Он ничего не смог мне рассказать по поводу индуистской церемонии, которая должна будет состояться на берегах бухты в новолуние. За этим снова придется обращаться к Диль, хотя ее познания о религии столь эклектичны, что она сама в них путается. Так она утверждает, что Бог не будет милостив к тому, кто из тщеславия носит длинные штаны (мусульманский взгляд), но в то же время почитает за непреложную истину то, что я на самом деле — медведь-оборотень, заблудший медведь-оборотень — слабенький деревенский демон, попавший по недоразумению в город. Она уверена, что я наделен способностью летать, правда летать вслепую, медленно и не в том направлении, куда хочу. Это суеверие она, видимо, позаимствовала у тибетцев. Впрочем, Диль права, когда говорит, что мне нужен наставник.
Семнадцатое. Если Джек не ошибается в своих расчетах (а такого мне не приходилось наблюдать), у меня есть три недели до отплытия корабля. Сейчас я с нетерпением жду их возвращения, хотя в момент прибытия сюда скорее боялся его. Какая это была замечательная интерлюдия, какой удивительно богатый период в моей жизни…

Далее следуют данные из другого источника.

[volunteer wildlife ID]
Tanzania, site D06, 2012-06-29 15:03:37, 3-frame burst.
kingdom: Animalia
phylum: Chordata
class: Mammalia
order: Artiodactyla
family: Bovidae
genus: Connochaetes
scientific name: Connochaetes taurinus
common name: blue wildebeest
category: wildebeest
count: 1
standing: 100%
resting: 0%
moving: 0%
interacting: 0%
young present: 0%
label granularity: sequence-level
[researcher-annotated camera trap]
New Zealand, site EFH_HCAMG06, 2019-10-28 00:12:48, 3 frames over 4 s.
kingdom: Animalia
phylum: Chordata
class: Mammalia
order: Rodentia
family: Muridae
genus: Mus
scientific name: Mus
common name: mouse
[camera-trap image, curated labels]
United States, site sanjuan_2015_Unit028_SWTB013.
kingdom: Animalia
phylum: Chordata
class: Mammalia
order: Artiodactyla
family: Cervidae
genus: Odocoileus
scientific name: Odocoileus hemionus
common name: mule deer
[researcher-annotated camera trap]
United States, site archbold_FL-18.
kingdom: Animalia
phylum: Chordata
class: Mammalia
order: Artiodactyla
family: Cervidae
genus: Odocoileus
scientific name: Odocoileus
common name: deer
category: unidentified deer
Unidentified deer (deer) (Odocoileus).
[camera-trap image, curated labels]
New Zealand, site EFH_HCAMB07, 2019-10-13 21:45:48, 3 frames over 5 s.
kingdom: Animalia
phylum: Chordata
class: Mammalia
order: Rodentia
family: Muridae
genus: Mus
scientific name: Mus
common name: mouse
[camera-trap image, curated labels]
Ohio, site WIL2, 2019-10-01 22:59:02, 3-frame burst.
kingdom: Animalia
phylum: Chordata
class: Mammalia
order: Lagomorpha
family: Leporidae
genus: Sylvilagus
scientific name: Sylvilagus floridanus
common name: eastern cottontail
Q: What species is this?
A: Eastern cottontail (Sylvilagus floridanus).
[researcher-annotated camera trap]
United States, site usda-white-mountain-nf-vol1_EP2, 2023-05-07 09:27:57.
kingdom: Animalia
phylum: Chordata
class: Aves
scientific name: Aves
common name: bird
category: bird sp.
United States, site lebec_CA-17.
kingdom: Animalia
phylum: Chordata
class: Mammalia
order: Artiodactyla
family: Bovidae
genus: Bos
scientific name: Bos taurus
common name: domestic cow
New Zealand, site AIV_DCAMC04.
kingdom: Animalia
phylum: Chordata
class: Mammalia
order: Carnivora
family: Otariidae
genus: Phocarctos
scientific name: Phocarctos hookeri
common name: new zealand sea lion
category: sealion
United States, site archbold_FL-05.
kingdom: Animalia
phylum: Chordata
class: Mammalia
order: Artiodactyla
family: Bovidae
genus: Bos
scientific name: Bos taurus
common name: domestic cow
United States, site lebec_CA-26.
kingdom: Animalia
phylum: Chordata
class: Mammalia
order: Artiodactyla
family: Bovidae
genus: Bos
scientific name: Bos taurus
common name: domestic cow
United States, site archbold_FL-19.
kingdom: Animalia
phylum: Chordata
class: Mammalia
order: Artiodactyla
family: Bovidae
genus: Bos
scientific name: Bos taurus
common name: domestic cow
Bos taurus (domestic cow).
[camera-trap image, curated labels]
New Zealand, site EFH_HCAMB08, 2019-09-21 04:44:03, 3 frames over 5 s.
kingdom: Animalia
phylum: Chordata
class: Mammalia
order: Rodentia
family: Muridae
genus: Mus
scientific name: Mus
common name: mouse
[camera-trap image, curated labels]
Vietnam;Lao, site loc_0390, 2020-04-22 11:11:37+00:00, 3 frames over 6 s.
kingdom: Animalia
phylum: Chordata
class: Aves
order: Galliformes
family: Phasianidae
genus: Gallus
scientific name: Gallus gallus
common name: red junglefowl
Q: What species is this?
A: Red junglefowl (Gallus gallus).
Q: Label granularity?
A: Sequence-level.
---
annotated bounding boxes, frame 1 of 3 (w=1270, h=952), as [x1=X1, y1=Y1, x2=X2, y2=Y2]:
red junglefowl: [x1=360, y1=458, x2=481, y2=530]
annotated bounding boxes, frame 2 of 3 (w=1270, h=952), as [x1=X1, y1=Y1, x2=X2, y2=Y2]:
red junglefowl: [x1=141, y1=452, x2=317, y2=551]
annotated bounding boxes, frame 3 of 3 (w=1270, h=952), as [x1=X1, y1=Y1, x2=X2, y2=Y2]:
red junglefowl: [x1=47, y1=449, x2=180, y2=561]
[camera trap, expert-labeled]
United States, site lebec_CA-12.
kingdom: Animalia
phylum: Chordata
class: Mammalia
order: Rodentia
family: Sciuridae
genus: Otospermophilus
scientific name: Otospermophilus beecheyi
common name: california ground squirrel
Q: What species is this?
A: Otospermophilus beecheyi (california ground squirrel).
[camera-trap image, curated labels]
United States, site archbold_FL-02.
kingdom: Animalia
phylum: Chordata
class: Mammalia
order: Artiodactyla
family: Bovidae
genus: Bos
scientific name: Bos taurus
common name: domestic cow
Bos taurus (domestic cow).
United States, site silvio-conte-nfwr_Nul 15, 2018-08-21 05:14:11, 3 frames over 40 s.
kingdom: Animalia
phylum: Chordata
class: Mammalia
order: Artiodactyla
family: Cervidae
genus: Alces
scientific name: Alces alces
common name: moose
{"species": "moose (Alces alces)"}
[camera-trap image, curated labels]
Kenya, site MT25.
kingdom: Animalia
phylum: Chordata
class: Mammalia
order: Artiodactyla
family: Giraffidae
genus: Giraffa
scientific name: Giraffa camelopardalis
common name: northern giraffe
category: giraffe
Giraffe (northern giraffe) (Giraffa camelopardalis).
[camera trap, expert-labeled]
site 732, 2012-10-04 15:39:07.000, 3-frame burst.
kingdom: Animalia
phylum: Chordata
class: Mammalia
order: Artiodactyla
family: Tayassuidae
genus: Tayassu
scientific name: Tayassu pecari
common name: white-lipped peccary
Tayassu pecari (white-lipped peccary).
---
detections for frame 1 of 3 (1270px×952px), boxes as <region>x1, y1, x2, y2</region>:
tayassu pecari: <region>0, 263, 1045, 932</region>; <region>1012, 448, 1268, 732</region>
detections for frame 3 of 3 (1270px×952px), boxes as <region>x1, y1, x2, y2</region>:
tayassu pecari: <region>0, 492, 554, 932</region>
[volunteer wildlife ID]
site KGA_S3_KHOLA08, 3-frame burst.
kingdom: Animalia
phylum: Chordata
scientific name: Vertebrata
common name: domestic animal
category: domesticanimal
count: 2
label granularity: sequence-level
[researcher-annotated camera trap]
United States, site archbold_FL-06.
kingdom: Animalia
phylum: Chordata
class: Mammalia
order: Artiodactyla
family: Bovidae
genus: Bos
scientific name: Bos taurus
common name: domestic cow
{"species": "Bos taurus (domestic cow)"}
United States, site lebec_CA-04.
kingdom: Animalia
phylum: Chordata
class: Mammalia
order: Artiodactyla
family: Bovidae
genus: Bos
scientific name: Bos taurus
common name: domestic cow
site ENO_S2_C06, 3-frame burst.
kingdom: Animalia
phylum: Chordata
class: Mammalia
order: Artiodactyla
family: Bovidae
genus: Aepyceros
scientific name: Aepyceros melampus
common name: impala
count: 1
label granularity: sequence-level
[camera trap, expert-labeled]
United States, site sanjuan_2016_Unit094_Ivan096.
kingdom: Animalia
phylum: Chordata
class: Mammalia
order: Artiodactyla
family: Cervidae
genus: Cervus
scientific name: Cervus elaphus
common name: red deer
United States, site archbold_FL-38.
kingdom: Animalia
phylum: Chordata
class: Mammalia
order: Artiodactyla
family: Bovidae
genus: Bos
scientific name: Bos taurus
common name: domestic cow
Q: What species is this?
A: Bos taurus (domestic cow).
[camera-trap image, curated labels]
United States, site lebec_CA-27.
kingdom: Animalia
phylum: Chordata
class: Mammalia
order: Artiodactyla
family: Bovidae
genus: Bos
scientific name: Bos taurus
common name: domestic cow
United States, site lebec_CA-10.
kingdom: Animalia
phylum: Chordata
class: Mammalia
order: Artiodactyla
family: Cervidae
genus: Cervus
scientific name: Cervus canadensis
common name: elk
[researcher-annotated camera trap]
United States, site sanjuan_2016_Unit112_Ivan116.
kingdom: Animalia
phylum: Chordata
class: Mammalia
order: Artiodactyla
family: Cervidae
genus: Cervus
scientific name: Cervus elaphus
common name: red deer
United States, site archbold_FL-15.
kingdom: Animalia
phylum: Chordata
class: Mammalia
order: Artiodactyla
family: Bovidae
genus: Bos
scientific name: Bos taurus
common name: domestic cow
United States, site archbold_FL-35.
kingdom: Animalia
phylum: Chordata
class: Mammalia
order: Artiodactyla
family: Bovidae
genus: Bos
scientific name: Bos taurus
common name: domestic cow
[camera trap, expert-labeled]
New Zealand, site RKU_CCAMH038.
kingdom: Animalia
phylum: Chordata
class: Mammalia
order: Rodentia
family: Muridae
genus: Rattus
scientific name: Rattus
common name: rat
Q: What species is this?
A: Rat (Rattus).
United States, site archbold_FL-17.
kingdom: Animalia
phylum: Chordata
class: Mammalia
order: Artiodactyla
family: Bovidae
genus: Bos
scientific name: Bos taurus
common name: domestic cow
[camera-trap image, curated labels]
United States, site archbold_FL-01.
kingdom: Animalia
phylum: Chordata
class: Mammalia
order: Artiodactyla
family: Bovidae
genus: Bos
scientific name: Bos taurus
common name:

— Ах, ты здесь, Стивен! — воскликнул Джек. — Вижу, ты вернулся домой.
— Так и есть, — ответил Стивен, сопровождая слова радостным взором: ему так нравилось, как Джек произносит подобные фразы. — Так же как и ты, дружище — и раньше, чем обычно. Ты выглядишь неважно. Может из-за жары? Скидывай свое парадное облачение.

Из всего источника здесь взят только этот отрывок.